■ Instructions for the task
Copy the material from the line containing "How far away from" through the line containing "What is the separation", replacing "rusty metal object" with "corroded metal object" and leaving everything else unchanged.
■ ■ ■ ■
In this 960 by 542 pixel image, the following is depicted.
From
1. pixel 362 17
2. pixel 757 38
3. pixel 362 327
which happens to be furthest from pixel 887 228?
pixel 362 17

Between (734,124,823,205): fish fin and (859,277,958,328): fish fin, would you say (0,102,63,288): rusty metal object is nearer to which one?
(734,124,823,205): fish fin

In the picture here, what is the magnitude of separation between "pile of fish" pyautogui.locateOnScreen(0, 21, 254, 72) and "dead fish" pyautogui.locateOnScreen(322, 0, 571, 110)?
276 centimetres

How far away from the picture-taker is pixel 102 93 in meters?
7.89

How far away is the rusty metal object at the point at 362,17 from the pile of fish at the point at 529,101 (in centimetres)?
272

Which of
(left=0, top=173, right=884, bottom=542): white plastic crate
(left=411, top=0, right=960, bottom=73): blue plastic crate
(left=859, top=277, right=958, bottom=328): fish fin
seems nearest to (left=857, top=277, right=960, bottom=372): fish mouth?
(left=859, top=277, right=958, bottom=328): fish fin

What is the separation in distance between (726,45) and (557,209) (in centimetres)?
■ ■ ■ ■
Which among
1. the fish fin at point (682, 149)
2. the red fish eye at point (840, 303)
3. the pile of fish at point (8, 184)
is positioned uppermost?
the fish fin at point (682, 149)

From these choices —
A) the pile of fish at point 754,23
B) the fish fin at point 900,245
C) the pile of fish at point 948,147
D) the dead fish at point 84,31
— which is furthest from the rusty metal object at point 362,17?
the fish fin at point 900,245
■ ■ ■ ■
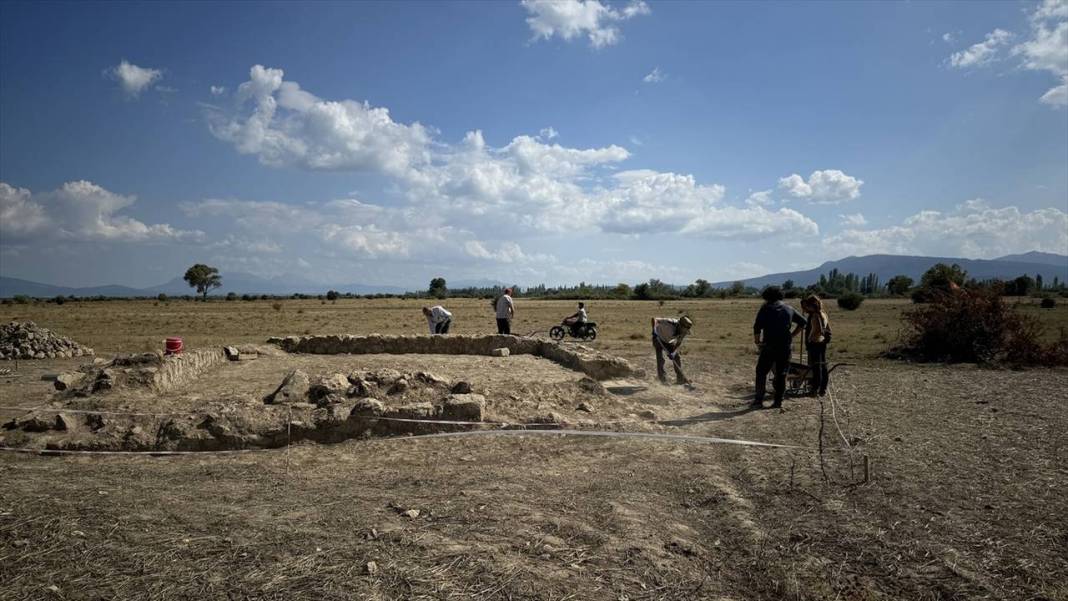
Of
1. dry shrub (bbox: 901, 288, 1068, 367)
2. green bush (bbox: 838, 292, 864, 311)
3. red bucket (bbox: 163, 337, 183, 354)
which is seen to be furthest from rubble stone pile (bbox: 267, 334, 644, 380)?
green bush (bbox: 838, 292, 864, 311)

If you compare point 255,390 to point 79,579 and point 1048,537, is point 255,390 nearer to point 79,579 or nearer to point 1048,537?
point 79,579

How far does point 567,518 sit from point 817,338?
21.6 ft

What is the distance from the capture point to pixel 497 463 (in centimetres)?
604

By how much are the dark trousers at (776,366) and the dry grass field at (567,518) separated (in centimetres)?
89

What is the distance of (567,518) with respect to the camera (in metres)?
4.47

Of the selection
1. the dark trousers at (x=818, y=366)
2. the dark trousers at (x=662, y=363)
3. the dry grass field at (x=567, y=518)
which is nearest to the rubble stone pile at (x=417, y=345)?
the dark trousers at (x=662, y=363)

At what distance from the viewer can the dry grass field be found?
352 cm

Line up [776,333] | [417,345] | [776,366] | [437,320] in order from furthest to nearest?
■ ■ ■ ■
■ Correct answer
How far away from the picture-taker is pixel 102 93 in meters?
7.89

How far away is the corroded metal object at the point at 362,17 from the pile of fish at the point at 529,101 (in centimetres)?
272

Which of
(left=0, top=173, right=884, bottom=542): white plastic crate
(left=411, top=0, right=960, bottom=73): blue plastic crate
(left=859, top=277, right=958, bottom=328): fish fin
seems nearest to (left=857, top=277, right=960, bottom=372): fish mouth?
(left=859, top=277, right=958, bottom=328): fish fin

What is the separation in distance between (726,45) and (557,209) (in centimetres)?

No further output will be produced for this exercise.